:: Given request ::
Write out, please, the line containing "Of the stone" together with all lines after it, up to and including the last one, with no other output.

===== Material shown

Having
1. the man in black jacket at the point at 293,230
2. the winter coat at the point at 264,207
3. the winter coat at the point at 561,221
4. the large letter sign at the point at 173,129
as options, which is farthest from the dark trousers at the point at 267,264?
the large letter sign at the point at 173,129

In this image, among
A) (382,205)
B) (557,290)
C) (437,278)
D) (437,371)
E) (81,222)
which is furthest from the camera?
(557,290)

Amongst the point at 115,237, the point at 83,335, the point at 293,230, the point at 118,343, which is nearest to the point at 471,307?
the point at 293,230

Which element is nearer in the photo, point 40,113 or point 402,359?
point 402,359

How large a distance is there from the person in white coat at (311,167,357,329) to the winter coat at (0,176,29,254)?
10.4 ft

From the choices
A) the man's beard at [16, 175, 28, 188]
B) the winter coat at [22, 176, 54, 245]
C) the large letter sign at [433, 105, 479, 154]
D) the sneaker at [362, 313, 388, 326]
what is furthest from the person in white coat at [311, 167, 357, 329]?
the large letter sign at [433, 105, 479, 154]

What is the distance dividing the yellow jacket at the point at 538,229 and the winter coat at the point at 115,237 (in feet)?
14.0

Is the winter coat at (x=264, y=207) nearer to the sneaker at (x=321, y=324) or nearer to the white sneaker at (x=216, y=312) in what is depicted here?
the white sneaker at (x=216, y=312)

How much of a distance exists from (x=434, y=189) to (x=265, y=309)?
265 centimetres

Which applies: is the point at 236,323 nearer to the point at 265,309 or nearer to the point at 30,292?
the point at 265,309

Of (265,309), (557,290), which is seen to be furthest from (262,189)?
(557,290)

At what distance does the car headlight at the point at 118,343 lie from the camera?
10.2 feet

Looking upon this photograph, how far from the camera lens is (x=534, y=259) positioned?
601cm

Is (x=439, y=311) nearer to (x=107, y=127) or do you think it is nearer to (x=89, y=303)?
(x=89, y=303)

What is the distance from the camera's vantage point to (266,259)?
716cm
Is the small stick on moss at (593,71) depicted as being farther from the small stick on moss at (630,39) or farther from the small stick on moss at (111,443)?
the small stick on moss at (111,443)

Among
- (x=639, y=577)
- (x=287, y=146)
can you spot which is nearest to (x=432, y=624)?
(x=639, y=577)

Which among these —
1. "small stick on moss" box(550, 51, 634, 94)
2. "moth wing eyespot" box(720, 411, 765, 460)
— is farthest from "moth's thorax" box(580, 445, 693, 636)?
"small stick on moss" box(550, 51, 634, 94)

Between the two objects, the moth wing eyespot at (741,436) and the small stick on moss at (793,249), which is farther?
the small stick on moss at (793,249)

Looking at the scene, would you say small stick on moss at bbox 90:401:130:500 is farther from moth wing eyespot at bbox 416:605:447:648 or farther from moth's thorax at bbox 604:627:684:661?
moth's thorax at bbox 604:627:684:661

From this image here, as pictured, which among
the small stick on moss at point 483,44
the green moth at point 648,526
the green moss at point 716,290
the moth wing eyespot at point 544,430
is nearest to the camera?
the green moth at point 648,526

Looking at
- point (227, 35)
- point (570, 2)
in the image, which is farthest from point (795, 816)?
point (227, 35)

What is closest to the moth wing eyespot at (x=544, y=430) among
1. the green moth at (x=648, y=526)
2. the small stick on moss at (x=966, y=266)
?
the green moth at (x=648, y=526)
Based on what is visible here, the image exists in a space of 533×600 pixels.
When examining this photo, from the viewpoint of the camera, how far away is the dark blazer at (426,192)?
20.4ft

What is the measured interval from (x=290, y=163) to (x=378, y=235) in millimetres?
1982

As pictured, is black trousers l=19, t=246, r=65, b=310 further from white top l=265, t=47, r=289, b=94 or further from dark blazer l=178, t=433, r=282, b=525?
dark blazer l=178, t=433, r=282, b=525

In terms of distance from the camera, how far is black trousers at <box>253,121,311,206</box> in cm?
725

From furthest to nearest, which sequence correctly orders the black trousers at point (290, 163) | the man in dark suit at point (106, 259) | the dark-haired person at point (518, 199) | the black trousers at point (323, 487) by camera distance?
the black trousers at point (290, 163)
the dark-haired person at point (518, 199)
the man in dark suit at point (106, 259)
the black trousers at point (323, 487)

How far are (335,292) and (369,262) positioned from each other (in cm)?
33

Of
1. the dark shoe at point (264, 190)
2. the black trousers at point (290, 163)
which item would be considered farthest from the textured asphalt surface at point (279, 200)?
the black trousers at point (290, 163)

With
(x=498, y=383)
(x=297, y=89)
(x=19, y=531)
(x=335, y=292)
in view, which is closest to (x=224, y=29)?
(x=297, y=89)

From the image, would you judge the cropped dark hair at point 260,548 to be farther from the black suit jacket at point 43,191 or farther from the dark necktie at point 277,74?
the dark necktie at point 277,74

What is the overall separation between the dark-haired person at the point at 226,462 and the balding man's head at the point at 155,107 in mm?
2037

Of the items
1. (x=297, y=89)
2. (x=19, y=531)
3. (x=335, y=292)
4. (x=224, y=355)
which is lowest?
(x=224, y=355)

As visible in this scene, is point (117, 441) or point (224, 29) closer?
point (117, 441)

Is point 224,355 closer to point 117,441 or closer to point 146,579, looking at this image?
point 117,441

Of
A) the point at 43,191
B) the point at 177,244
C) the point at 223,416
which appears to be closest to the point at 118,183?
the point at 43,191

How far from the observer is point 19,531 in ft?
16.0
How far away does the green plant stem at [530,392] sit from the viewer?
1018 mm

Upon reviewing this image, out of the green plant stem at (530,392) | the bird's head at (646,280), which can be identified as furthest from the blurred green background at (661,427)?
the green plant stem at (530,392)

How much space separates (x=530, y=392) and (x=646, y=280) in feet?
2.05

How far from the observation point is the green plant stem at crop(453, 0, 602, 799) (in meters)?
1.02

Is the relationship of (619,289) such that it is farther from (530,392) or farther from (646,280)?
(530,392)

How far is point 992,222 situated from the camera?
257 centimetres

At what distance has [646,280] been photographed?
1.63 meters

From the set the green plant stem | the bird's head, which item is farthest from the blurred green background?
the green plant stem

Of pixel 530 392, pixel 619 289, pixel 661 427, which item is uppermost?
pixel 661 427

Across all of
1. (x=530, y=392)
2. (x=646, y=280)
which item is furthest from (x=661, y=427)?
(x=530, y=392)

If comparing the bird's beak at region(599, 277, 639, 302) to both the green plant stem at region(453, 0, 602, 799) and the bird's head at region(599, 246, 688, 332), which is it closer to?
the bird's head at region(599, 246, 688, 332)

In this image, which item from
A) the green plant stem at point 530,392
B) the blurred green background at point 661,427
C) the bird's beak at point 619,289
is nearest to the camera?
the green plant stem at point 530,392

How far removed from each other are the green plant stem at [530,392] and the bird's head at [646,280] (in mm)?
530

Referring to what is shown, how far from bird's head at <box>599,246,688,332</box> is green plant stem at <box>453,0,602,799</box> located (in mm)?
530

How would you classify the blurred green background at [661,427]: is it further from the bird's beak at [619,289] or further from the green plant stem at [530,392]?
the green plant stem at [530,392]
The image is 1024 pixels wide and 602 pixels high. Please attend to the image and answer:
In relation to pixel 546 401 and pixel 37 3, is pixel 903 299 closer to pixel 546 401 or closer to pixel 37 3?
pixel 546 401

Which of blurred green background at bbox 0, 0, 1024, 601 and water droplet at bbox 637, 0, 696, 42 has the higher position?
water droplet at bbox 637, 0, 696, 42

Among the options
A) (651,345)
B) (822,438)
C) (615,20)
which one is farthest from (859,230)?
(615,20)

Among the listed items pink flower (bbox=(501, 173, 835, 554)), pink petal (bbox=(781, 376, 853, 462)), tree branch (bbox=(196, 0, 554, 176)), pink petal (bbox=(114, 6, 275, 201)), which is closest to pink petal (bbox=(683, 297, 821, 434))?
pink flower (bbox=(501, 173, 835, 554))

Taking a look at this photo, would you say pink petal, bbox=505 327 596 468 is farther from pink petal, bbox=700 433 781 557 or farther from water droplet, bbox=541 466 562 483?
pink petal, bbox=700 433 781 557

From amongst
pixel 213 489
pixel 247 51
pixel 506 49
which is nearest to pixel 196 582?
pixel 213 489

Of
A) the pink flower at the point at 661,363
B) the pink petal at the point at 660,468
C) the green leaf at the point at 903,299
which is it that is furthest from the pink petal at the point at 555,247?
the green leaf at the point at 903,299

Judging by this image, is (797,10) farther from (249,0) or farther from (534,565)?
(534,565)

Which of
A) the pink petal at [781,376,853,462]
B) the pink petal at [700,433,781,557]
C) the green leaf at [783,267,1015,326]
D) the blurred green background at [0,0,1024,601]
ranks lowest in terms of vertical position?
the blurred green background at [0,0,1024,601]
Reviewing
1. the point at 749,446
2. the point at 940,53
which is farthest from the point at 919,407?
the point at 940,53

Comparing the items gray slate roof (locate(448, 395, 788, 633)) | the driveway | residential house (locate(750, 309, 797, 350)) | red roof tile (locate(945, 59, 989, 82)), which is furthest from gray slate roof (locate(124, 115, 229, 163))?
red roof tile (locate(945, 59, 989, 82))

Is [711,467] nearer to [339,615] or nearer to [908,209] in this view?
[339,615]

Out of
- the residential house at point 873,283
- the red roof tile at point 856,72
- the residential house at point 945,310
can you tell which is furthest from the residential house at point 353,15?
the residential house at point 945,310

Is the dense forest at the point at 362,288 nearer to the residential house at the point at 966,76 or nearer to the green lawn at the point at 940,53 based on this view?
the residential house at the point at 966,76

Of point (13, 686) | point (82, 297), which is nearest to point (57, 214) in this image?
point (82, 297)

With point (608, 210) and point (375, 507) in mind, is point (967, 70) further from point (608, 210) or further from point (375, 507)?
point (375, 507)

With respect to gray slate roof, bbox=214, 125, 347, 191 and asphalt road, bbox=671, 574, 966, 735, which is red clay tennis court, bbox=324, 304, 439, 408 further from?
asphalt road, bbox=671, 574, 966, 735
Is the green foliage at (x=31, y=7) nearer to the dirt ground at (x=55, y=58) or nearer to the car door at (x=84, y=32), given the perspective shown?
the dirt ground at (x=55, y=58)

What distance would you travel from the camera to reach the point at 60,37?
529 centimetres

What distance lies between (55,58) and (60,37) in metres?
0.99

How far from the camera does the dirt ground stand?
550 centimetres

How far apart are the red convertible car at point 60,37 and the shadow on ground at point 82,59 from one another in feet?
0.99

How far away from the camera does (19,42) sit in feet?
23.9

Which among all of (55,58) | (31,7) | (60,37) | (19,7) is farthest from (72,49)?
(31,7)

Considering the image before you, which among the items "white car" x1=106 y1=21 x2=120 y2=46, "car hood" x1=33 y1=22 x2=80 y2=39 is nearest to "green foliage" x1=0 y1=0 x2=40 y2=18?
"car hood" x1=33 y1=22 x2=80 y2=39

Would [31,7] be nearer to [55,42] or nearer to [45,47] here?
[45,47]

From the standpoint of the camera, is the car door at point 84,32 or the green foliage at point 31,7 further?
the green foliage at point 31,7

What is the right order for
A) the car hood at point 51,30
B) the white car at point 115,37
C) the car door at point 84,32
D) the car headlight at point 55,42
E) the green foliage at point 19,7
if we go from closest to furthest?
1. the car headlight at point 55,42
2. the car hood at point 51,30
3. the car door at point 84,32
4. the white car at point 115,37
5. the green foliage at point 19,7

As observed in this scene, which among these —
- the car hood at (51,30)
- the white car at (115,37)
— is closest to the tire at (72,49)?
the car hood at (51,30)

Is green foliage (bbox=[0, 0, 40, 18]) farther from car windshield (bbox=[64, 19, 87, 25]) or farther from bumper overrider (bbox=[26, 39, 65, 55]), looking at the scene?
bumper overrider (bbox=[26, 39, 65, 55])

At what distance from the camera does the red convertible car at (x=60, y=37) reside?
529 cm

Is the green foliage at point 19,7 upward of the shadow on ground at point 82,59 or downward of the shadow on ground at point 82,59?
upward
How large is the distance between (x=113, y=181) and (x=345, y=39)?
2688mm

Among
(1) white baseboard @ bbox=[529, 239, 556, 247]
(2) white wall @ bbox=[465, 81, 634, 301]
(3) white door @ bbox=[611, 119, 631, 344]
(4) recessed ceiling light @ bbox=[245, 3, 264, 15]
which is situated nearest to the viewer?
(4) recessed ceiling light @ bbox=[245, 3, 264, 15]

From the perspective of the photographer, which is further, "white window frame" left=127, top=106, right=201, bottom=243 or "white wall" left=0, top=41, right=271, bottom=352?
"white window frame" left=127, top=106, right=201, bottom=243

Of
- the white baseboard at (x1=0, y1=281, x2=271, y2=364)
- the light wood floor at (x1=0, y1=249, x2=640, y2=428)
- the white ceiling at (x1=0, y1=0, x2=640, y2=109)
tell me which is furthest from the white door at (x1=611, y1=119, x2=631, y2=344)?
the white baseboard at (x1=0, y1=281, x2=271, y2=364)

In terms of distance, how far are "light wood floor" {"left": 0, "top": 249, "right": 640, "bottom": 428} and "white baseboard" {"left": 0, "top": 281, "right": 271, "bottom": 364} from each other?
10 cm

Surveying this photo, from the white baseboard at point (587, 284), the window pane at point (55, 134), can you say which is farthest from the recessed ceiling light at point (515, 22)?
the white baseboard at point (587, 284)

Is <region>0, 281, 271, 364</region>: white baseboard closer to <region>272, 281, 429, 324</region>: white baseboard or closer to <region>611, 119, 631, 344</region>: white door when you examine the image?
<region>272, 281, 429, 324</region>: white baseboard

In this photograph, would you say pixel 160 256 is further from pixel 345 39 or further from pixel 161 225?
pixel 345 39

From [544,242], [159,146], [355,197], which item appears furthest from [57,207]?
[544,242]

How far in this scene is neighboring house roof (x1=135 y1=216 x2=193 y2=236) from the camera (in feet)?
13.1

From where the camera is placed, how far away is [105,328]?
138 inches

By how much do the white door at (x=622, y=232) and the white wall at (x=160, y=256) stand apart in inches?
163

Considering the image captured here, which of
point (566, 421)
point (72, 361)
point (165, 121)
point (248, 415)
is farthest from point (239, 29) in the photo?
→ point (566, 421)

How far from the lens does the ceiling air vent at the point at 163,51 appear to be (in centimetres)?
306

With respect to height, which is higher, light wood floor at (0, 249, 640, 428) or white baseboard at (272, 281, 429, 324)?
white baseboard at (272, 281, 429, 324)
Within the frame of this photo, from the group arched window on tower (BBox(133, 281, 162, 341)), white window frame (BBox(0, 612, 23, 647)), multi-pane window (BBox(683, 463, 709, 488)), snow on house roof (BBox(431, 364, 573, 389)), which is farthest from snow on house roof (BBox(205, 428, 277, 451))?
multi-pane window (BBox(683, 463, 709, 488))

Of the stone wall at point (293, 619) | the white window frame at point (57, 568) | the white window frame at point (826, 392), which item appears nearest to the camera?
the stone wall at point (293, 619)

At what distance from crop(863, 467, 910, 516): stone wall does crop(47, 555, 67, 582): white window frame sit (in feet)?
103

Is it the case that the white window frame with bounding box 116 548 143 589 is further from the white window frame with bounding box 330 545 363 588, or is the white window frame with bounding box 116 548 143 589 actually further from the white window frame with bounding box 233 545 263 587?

==========

:: Task output ::
Of the stone wall at point (293, 619) | the white window frame at point (57, 568) | the white window frame at point (826, 392), which item appears nearest to the camera?
the stone wall at point (293, 619)

At what distance from crop(863, 467, 910, 516): stone wall does crop(47, 555, 67, 582): white window frame sit (in feet)?
103

Is it the case that the white window frame with bounding box 116 548 143 589 is further from the white window frame with bounding box 330 545 363 588, or is the white window frame with bounding box 116 548 143 589 actually further from the white window frame with bounding box 233 545 263 587?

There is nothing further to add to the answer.